Most of my early stories took a few hours of actual writing--a few days in elapsed time. My goals, my standards, and my motivation changed over time. My more recent stories typically take a couple months. My record for a single story with no sidetracks is about six months (A Little Salty, a Little Bit Dirty).

I use the "Created" date in my word processor's "Properties" page to check how long it's taken.
 
A few hours plus an edit a few days later for my shortest ones. Usually a couple days of frenzy, then a day or two of edit, but then there's the ones which come piece by piece, and get writing and editing for months on end.

20 years is the longest...
 
Some of my stories pretty much wrote themselves, in an hour session and then another hour in edit mode.

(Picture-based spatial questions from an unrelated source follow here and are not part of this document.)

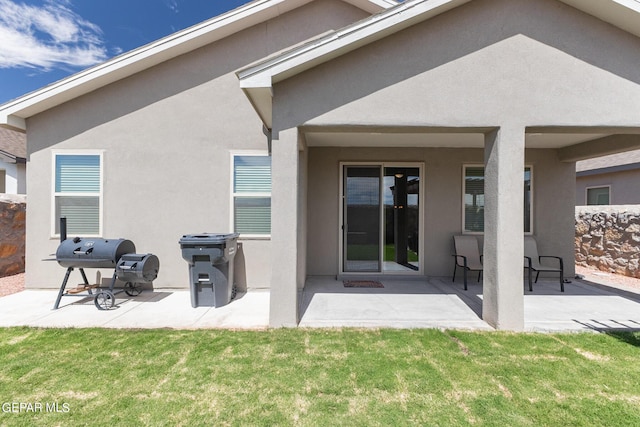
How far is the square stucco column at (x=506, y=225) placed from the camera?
3936 millimetres

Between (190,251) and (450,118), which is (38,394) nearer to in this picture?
(190,251)

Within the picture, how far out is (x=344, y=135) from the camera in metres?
5.64

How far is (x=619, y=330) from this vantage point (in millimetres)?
4059

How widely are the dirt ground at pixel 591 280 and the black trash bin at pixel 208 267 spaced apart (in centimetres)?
403

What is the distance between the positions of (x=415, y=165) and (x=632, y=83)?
371 centimetres

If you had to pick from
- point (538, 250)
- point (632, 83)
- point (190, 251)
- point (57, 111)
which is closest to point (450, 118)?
point (632, 83)

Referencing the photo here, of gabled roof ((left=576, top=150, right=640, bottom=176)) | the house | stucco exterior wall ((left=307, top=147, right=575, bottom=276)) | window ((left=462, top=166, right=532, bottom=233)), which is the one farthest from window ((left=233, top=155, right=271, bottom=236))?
gabled roof ((left=576, top=150, right=640, bottom=176))

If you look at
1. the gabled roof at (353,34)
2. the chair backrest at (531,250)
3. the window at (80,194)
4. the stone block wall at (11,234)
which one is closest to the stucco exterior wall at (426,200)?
the chair backrest at (531,250)

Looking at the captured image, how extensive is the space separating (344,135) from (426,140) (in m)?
1.88

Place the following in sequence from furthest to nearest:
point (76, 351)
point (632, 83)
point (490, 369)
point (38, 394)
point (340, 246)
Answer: point (340, 246) < point (632, 83) < point (76, 351) < point (490, 369) < point (38, 394)

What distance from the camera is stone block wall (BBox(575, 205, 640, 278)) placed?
720 cm

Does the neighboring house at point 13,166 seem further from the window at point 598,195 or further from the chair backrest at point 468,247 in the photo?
the window at point 598,195

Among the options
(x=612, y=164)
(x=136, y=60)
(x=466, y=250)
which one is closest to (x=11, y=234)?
(x=136, y=60)

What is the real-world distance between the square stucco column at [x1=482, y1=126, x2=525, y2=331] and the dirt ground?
15.1 ft
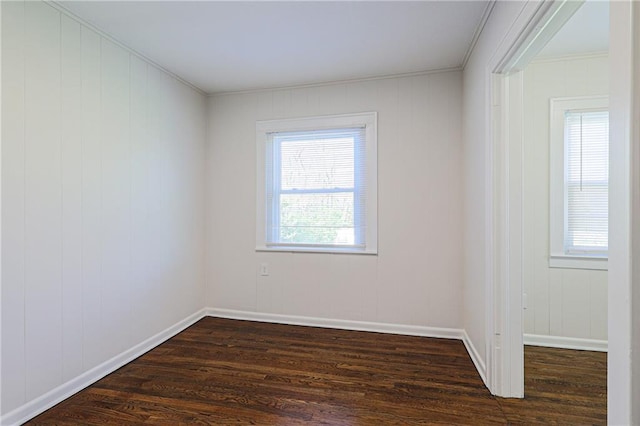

Others needed more time. I'd write a few pages, and then wait for more inspiration before resuming work. That wait could be overnight or weeks in coming. But I've never been one to routinely produce writing, and particularly erotic writing. It's not my day job, so I don't worry too much about it.
 
I think a wrote a story for a contest here in a single day, and another in a week, everyday, finished about an hour before deadline, rejected, fixed with minutes to spare. I might spend days to months writing something while spending hours a day, or writing throughout a day on it. I might stare at it for ten minutes and add a sentence, then move on. A few things took me a year to write. I have shit over ten years old I haven't finished, and layouts a year plus old(like the LW story I say I'm gonna write) and haven't written yet. This is a loaded question, as you can see. There's no paycheck making time the essence here. If it were, I'd be fired.
 
No way to tell really. I range from three to six weeks between submissions but I'm dancing with multiple partners during that time. I'm a real slut when it comes to stories.
 
Feels like at least a month on every story. After my editors read it and I get it back i feel like its been quite a while.
 
For me the range is a week (if I am energized, determined, and have the writing time) to a month or two, with one month being the most common.

I could push myself and write faster, but I think I'd get burned out if I did. I'd rather let my stories pull me instead.
 
These days it takes me longer because I try to go for more unique plots. I've written all the basic ideas years ago, no fun in repeating myself.

Recently I did a simple story that was about 5,000 words and it took me about a week. I multi-task though, I was editing another story at the time also.

One thing I've learned is that there's no correlation between time spent on a story and how it's recieved. Some stories I've spent months (not consecutively) working on a story and it's not that popular. Other times I've made a story quick and it became super popular.
 
Feels like at least a month on every story. After my editors read it and I get it back i feel like its been quite a while.
Do you employ paid editors or do you have an understanding with some other authors?
 
I can knock them out pretty quickly if need be, like when I procrastinate on contest/challenge entries until about three days before the deadline. But generally, I write long stories fairly slowly.

And here's a tip if you want to write realistic period pieces. You're going to burn up a lot of time finding out what most people watched on TV on Saturday nights in 1957 or when they stopped making Packards or started selling Coke in cans.